Exercise:
Reproduce all of the data exactly as written.

The data: Begin

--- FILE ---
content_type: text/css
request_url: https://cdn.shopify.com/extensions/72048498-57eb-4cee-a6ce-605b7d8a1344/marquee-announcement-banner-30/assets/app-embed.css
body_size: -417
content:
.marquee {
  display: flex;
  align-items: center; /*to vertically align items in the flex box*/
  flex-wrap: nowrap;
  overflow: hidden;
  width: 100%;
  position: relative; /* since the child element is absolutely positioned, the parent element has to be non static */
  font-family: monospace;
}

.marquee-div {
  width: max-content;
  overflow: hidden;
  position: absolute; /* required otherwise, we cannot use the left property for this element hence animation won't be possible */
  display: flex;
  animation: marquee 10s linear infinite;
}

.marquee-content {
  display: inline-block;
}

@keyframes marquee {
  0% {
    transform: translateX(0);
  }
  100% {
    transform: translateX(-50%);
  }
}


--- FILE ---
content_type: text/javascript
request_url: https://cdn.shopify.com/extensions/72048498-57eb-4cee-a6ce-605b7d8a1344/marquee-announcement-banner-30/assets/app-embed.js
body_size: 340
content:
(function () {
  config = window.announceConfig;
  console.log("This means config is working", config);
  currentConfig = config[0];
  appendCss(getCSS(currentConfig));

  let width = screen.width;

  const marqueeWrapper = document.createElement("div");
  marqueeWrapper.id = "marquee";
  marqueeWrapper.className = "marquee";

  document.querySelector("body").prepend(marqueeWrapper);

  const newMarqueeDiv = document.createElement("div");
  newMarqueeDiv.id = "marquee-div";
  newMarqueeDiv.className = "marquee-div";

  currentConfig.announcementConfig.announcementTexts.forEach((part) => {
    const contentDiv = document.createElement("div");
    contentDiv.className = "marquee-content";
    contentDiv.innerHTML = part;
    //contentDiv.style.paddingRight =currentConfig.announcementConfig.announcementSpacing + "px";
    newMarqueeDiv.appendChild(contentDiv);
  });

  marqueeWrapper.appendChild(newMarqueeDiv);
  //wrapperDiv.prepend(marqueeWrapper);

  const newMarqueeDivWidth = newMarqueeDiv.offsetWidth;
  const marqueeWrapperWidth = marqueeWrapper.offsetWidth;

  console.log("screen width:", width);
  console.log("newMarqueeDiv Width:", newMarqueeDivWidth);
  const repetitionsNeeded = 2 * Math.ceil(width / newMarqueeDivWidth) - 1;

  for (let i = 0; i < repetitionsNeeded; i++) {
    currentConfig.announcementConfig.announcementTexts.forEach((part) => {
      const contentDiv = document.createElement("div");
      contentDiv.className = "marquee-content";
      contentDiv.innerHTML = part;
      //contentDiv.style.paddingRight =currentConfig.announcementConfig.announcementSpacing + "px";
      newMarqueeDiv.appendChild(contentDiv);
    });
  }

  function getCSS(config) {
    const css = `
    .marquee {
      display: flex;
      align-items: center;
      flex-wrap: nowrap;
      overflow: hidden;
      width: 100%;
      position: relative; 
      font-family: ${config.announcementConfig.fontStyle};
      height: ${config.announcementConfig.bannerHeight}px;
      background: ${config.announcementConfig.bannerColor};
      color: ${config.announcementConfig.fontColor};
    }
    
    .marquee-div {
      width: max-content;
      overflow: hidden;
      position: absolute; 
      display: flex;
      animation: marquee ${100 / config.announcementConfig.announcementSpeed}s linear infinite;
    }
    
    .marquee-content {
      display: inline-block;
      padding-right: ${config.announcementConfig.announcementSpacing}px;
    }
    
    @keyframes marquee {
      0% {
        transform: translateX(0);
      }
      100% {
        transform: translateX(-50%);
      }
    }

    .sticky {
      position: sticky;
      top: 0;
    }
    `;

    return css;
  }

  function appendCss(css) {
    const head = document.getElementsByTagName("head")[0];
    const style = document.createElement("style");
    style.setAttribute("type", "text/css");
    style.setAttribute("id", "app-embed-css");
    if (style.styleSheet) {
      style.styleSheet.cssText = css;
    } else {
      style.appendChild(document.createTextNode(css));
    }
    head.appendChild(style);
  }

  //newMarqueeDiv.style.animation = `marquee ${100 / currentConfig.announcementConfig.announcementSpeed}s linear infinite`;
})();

The data: End

Expected output:
--- FILE ---
content_type: text/css
request_url: https://cdn.shopify.com/extensions/72048498-57eb-4cee-a6ce-605b7d8a1344/marquee-announcement-banner-30/assets/app-embed.css
body_size: -417
content:
.marquee {
  display: flex;
  align-items: center; /*to vertically align items in the flex box*/
  flex-wrap: nowrap;
  overflow: hidden;
  width: 100%;
  position: relative; /* since the child element is absolutely positioned, the parent element has to be non static */
  font-family: monospace;
}

.marquee-div {
  width: max-content;
  overflow: hidden;
  position: absolute; /* required otherwise, we cannot use the left property for this element hence animation won't be possible */
  display: flex;
  animation: marquee 10s linear infinite;
}

.marquee-content {
  display: inline-block;
}

@keyframes marquee {
  0% {
    transform: translateX(0);
  }
  100% {
    transform: translateX(-50%);
  }
}


--- FILE ---
content_type: text/javascript
request_url: https://cdn.shopify.com/extensions/72048498-57eb-4cee-a6ce-605b7d8a1344/marquee-announcement-banner-30/assets/app-embed.js
body_size: 340
content:
(function () {
  config = window.announceConfig;
  console.log("This means config is working", config);
  currentConfig = config[0];
  appendCss(getCSS(currentConfig));

  let width = screen.width;

  const marqueeWrapper = document.createElement("div");
  marqueeWrapper.id = "marquee";
  marqueeWrapper.className = "marquee";

  document.querySelector("body").prepend(marqueeWrapper);

  const newMarqueeDiv = document.createElement("div");
  newMarqueeDiv.id = "marquee-div";
  newMarqueeDiv.className = "marquee-div";

  currentConfig.announcementConfig.announcementTexts.forEach((part) => {
    const contentDiv = document.createElement("div");
    contentDiv.className = "marquee-content";
    contentDiv.innerHTML = part;
    //contentDiv.style.paddingRight =currentConfig.announcementConfig.announcementSpacing + "px";
    newMarqueeDiv.appendChild(contentDiv);
  });

  marqueeWrapper.appendChild(newMarqueeDiv);
  //wrapperDiv.prepend(marqueeWrapper);

  const newMarqueeDivWidth = newMarqueeDiv.offsetWidth;
  const marqueeWrapperWidth = marqueeWrapper.offsetWidth;

  console.log("screen width:", width);
  console.log("newMarqueeDiv Width:", newMarqueeDivWidth);
  const repetitionsNeeded = 2 * Math.ceil(width / newMarqueeDivWidth) - 1;

  for (let i = 0; i < repetitionsNeeded; i++) {
    currentConfig.announcementConfig.announcementTexts.forEach((part) => {
      const contentDiv = document.createElement("div");
      contentDiv.className = "marquee-content";
      contentDiv.innerHTML = part;
      //contentDiv.style.paddingRight =currentConfig.announcementConfig.announcementSpacing + "px";
      newMarqueeDiv.appendChild(contentDiv);
    });
  }

  function getCSS(config) {
    const css = `
    .marquee {
      display: flex;
      align-items: center;
      flex-wrap: nowrap;
      overflow: hidden;
      width: 100%;
      position: relative; 
      font-family: ${config.announcementConfig.fontStyle};
      height: ${config.announcementConfig.bannerHeight}px;
      background: ${config.announcementConfig.bannerColor};
      color: ${config.announcementConfig.fontColor};
    }
    
    .marquee-div {
      width: max-content;
      overflow: hidden;
      position: absolute; 
      display: flex;
      animation: marquee ${100 / config.announcementConfig.announcementSpeed}s linear infinite;
    }
    
    .marquee-content {
      display: inline-block;
      padding-right: ${config.announcementConfig.announcementSpacing}px;
    }
    
    @keyframes marquee {
      0% {
        transform: translateX(0);
      }
      100% {
        transform: translateX(-50%);
      }
    }

    .sticky {
      position: sticky;
      top: 0;
    }
    `;

    return css;
  }

  function appendCss(css) {
    const head = document.getElementsByTagName("head")[0];
    const style = document.createElement("style");
    style.setAttribute("type", "text/css");
    style.setAttribute("id", "app-embed-css");
    if (style.styleSheet) {
      style.styleSheet.cssText = css;
    } else {
      style.appendChild(document.createTextNode(css));
    }
    head.appendChild(style);
  }

  //newMarqueeDiv.style.animation = `marquee ${100 / currentConfig.announcementConfig.announcementSpeed}s linear infinite`;
})();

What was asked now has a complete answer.